The comments were made during a remarkable assault on the ideology of violent Islamist extremists by Pakistani-born Sheikh Tahir ul-Qadri, a prominent theologian who launched a seminal fatwa in London yesterday condemning terrorism in all its forms.
The 59-year-old scholar, who has written more than 400 books on Islamic jurisprudence, told fellow Muslims: "Terrorism is terrorism, violence is violence and it has no place in Islamic teaching and no justification can be provided for it, or any kind of excuses of ifs and buts. The world needs an absolute, unconditional, unqualified and total condemnation of terrorism".

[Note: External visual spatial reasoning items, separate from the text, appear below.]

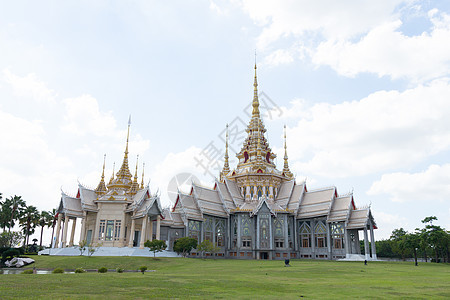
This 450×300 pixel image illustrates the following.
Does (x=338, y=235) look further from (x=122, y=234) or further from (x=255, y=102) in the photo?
(x=255, y=102)

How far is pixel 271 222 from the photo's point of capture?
4859 centimetres

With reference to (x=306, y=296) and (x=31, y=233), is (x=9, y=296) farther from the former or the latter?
(x=31, y=233)

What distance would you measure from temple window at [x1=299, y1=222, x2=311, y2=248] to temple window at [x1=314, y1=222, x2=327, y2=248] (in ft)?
4.07

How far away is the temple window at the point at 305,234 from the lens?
4981cm

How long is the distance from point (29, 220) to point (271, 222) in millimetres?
36566

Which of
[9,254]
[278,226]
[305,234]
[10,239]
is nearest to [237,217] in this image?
[278,226]

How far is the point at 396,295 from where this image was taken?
12.1 m

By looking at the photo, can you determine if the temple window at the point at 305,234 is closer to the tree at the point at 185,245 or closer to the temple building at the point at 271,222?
the temple building at the point at 271,222

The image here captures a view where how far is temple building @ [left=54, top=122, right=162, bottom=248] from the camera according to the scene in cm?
4022

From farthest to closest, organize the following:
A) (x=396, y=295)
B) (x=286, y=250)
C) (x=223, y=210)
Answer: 1. (x=223, y=210)
2. (x=286, y=250)
3. (x=396, y=295)

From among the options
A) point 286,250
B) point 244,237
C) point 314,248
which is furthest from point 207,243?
point 314,248

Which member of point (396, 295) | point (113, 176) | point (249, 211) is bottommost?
point (396, 295)

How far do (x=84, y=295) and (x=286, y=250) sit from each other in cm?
4023

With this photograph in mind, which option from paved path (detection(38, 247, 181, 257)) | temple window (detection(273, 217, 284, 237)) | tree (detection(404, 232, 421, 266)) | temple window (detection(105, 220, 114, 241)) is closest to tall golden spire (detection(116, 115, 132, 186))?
temple window (detection(105, 220, 114, 241))
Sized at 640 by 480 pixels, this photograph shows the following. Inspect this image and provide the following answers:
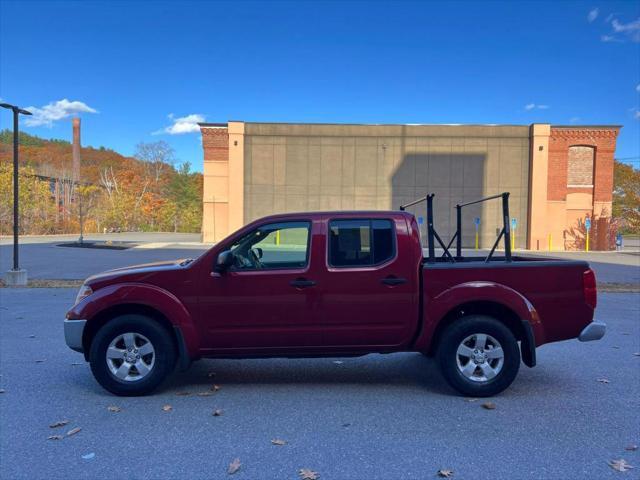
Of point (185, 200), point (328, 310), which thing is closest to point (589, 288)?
point (328, 310)

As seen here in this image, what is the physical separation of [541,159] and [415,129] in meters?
8.20

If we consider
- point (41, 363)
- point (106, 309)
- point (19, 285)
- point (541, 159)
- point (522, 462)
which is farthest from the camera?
point (541, 159)

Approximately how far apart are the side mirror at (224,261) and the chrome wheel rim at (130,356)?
1.02m

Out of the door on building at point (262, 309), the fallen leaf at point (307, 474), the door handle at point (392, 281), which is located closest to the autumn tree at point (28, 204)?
the door on building at point (262, 309)

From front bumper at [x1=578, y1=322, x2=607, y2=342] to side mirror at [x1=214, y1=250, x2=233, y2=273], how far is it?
359 cm

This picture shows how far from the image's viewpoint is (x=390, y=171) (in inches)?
1262

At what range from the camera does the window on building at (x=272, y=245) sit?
4.93 m

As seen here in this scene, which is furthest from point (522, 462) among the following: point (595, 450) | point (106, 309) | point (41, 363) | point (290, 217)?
point (41, 363)

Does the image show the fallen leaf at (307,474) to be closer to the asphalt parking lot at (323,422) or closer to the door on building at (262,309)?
the asphalt parking lot at (323,422)

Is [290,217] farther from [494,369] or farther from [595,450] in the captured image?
[595,450]

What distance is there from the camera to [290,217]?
504 centimetres

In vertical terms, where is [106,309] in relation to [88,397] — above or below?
above

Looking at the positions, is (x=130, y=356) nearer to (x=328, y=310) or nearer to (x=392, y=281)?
(x=328, y=310)

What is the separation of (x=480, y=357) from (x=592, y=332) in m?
1.16
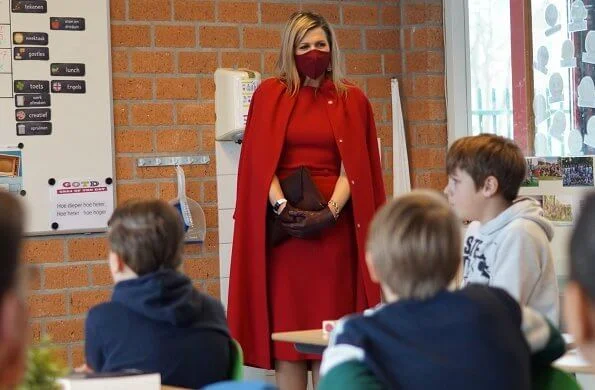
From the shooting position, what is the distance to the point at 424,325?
1.82m

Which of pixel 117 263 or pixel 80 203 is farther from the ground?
pixel 80 203

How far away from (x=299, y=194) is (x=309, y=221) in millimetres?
133

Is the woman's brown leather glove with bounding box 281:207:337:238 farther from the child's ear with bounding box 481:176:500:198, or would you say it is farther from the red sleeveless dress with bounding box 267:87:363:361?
the child's ear with bounding box 481:176:500:198

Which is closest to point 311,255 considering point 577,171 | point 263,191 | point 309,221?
point 309,221

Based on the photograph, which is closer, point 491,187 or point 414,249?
point 414,249

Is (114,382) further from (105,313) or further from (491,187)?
(491,187)

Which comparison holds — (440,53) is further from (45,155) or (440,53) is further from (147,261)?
(147,261)

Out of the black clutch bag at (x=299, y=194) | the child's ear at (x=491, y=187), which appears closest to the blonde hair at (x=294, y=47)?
the black clutch bag at (x=299, y=194)

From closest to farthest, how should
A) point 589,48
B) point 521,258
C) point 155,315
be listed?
1. point 155,315
2. point 521,258
3. point 589,48

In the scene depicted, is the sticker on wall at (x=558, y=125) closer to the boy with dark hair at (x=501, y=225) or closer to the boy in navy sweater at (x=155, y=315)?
the boy with dark hair at (x=501, y=225)

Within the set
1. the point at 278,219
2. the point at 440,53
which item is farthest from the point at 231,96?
the point at 440,53

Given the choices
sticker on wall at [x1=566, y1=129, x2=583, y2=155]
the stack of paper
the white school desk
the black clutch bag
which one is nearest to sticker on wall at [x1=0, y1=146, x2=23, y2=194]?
the black clutch bag

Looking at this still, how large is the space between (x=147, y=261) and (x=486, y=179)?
1263 millimetres

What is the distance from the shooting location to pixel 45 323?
461 cm
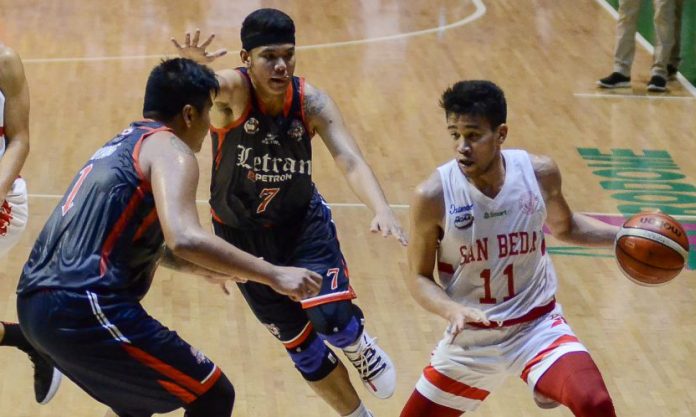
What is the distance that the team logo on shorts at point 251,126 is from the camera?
20.8 feet

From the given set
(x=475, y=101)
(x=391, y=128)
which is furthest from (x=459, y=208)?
(x=391, y=128)

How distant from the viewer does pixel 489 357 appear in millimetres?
5438

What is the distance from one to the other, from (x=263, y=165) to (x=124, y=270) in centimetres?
158

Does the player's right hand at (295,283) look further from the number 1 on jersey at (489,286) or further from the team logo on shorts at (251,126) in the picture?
the team logo on shorts at (251,126)

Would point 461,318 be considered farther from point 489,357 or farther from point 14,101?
point 14,101

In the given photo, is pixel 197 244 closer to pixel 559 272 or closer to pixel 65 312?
pixel 65 312

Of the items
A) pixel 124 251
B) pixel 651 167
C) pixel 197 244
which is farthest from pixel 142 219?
pixel 651 167

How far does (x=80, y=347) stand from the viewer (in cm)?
485

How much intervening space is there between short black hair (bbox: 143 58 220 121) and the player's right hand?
78 cm

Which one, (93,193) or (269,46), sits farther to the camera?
(269,46)

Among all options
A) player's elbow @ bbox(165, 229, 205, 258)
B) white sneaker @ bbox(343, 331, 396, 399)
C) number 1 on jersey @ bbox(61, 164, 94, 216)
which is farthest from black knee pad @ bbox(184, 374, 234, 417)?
white sneaker @ bbox(343, 331, 396, 399)

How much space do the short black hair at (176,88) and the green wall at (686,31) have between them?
387 inches

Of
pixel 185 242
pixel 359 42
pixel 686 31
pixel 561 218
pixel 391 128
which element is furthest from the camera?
pixel 686 31

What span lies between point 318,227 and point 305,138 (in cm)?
45
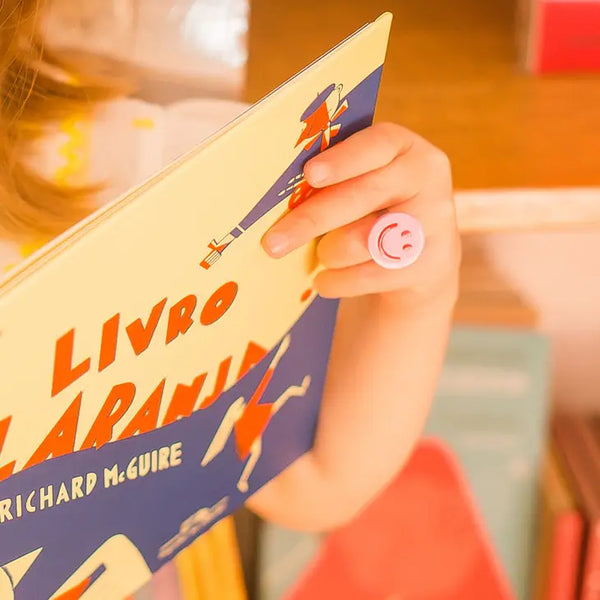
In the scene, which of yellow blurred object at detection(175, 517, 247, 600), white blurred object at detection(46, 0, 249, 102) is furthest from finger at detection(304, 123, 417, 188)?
yellow blurred object at detection(175, 517, 247, 600)

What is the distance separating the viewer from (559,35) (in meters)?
0.65

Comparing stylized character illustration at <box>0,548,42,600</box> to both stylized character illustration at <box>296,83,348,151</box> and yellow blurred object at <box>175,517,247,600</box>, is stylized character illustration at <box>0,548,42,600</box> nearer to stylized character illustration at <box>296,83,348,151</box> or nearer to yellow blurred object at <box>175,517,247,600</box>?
stylized character illustration at <box>296,83,348,151</box>

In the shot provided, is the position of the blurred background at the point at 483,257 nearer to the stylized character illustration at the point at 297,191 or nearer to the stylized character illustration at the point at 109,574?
the stylized character illustration at the point at 297,191

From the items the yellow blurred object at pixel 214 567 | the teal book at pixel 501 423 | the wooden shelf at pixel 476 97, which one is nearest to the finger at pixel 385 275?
the wooden shelf at pixel 476 97

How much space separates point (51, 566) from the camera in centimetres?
37

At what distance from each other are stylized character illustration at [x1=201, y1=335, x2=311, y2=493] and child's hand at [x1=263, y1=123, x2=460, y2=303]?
73 mm

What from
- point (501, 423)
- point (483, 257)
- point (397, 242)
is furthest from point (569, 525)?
point (397, 242)

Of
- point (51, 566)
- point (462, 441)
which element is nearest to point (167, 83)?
point (51, 566)

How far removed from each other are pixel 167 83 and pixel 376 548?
2.40 ft

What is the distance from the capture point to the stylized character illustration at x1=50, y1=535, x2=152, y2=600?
399mm

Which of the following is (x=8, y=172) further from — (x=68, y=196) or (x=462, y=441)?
(x=462, y=441)

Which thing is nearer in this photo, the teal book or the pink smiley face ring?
the pink smiley face ring

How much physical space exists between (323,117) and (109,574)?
0.99ft

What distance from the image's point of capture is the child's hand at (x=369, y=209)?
14.6 inches
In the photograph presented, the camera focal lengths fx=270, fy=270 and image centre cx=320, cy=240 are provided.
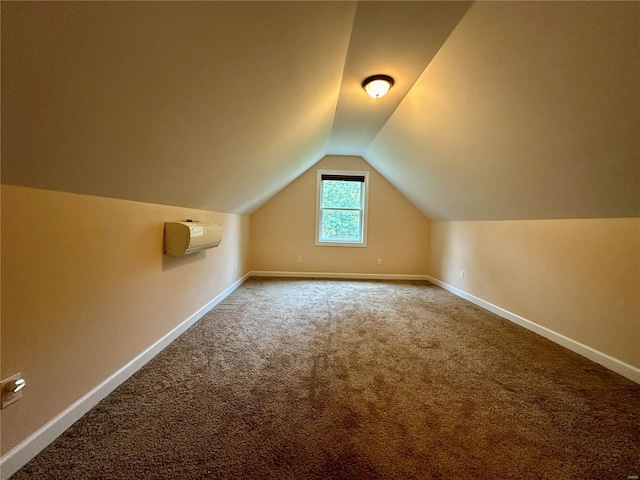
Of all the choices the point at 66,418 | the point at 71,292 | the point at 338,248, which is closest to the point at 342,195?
the point at 338,248

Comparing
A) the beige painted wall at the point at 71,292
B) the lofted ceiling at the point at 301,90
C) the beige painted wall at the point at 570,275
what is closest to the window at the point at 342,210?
the beige painted wall at the point at 570,275

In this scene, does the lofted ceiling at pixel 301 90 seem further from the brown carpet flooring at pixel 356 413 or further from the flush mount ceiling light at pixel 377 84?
the brown carpet flooring at pixel 356 413

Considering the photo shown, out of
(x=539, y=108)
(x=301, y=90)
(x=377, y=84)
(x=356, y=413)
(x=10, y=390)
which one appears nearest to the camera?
(x=10, y=390)

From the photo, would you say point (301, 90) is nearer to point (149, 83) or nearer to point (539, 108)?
point (149, 83)

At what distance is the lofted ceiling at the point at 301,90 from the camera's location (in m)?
0.93

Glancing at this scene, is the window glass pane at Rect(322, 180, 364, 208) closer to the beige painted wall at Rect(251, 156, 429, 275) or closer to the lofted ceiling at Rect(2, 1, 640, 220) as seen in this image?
the beige painted wall at Rect(251, 156, 429, 275)

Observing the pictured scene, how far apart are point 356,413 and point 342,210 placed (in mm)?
4289

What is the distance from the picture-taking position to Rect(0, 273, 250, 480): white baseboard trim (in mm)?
1091

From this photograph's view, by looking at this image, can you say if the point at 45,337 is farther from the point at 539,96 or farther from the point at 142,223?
the point at 539,96

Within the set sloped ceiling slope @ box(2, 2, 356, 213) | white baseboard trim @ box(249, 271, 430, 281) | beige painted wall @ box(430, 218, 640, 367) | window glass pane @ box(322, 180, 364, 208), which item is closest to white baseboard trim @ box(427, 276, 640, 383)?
beige painted wall @ box(430, 218, 640, 367)

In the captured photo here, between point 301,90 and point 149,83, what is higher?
point 301,90

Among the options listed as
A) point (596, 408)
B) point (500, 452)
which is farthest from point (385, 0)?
point (596, 408)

Although Sheikh Tahir ul-Qadri's fatwa against terrorism and suicide bombing is not yet online, from what I can see so far it does look comprehensive. The table of contents and preface are online.
Many of the previous such fatwas I've seen took pains to make sure that Palestinian Arab terrorism would fall into its own category and would not only be permitted but obligatory. So far, I have not seen any indication that Qadri's fatwa has the same shortcomings.
The reaction from more radical sheikhs will be interesting, as this is being presented as being solidly based on Islamic sources, and their answers would have to do the same.